Principal Promises King's Dominion Trip If Scores Improve
By Karen Vanegas
If sophomores do well on the District of Columbia Comprehensive Assessment System (DCCASS) test, Principal David Pinder has promised to shell out $13,000 to take them to King's Dominion. Pinder has offered to take most of the funds he would receive as a bonus to cover the cost.
This is the third year McKinley has taken the DCCAS. The first year, McKinley students took the Stanford 9 test, and 40% made proficiency. The following year, the DCCAS was introduced, and 50% in made proficiency; the next year, 60% made it.
These standardized tests are used to measure a school's Adequate Yearly Progress. (AYP.) AYP was created by the No Child Left Behind Act. Each state, including Washington, D.C, has developed and implemented measurements for determining whether its schools are making AYP.
Every year, McKinley has improved by 10%, which means we have reached AYP. Only four public high schools in Washington D.C out of sixteen have made it. Besides McKinley, Banneker, School Without Walls and Wilson made it.
Schools who make AYP receive budget funds and even salary bonuses for the school's staff. Bill and Melinda Gates Foundation's incentive agreement is if a school's standardize test scores rise by 20%, the school's employees will receive a bonus. The principal will receive a $10 thousand bonus, the vice principals $9 thousand, teachers $8 thousand, clerks $4 thousand and the custodial staff $2 thousand.
"I will give the sophomores as an incentive a trip to Kings Dominion. This is not bribery. It's an incentive. If you accomplish this, I will give you this," said Principal Pinder.
The definition of incentive is a reward offered for increased productivity. Bribery: is anything given or serving to persuade. There are differing opinions about which this really is.
"It takes hard work to do something well. Rewards should be given," said Larry Payne 10th grader who took the DCCAS this year.

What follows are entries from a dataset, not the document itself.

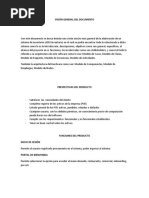 Visión General Del Documento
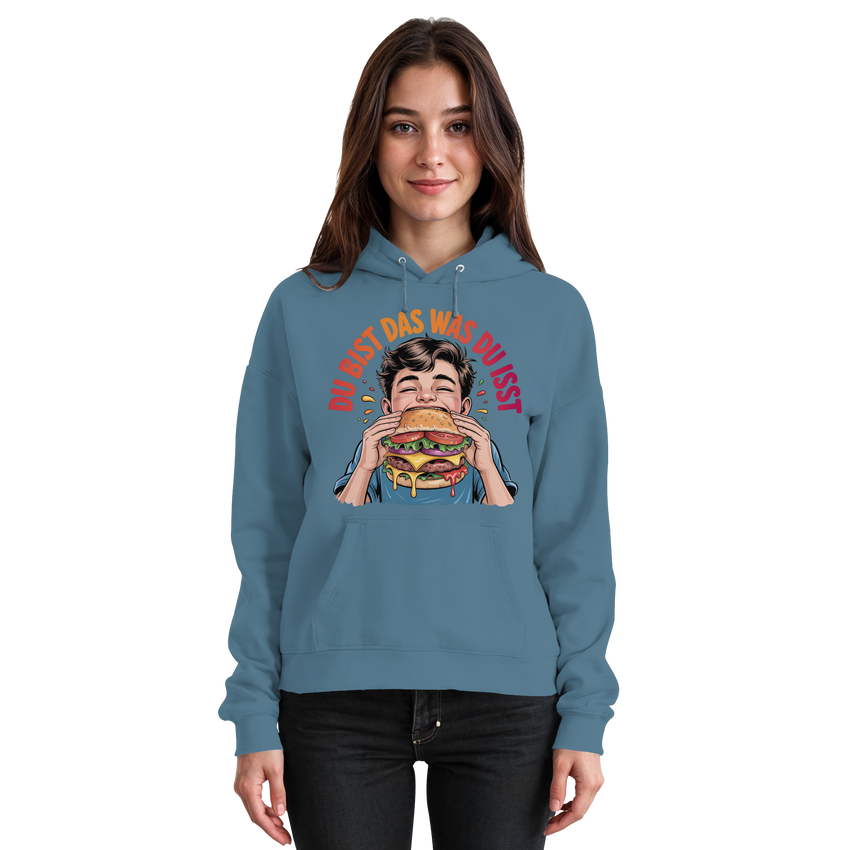 MP42 - KING des Monats - Premium Unisex Hoodie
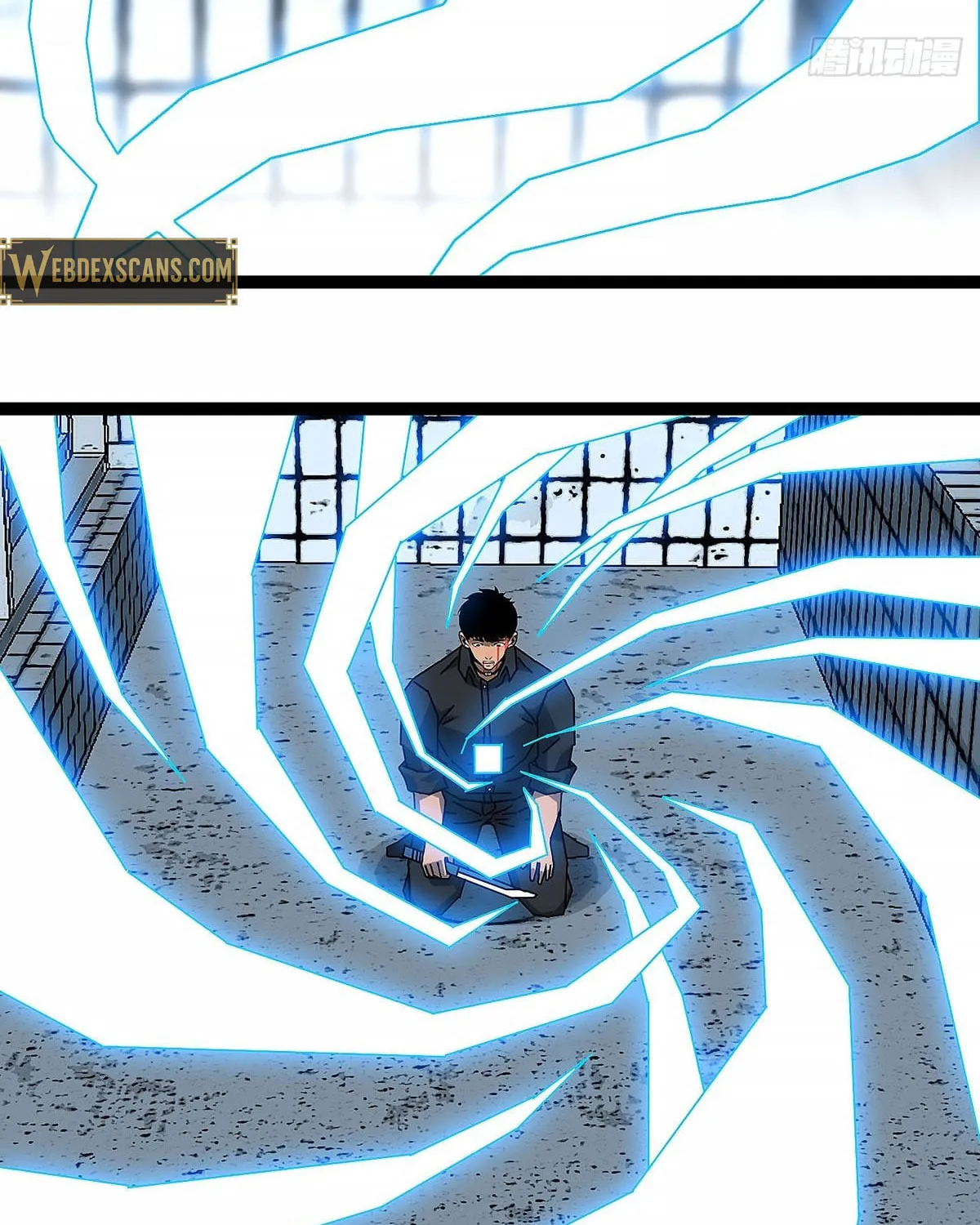 Wang Zha Chapter 1 page 77 - 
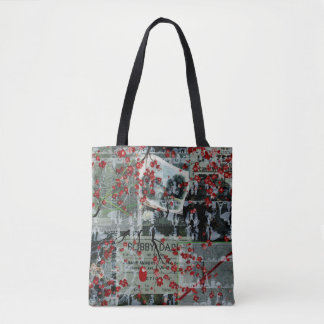 ICRed — Tote Bag
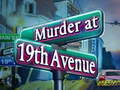 leikur Murder at 19th Avenue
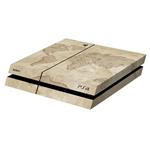 Wensoni Ancient World Map Play Station 4 Horizontal Cover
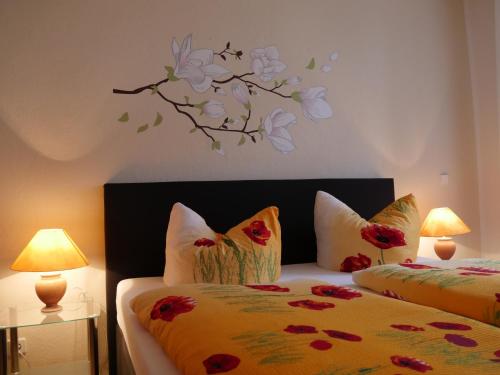 Pension La rose in Brandenburg an der Havel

"If they start giving rewards, rewards will be the only motivation. If you go by just bribery, then you never have an actual purpose to do well. Making sure we have a good education is a better reward," said 10th grader Samantha Bernola.
It's a trend that been set that's happening all over the country. In New York City, students are eligible to win up to $500 for improving their scores.
Not all teachers agree that taking kids to amusement park is a good idea.
"Rewards should go directly to education," said Mr Kass math teacher.
Ms. Woolfolk, Spanish teacher, thinks the King's Dominion trip is a good idea.
"It's hard to for students to focus in standardize exams. They are not part of their grade, so they have no motivation. This is a problem because DCCAS directly affects the entire school," she said.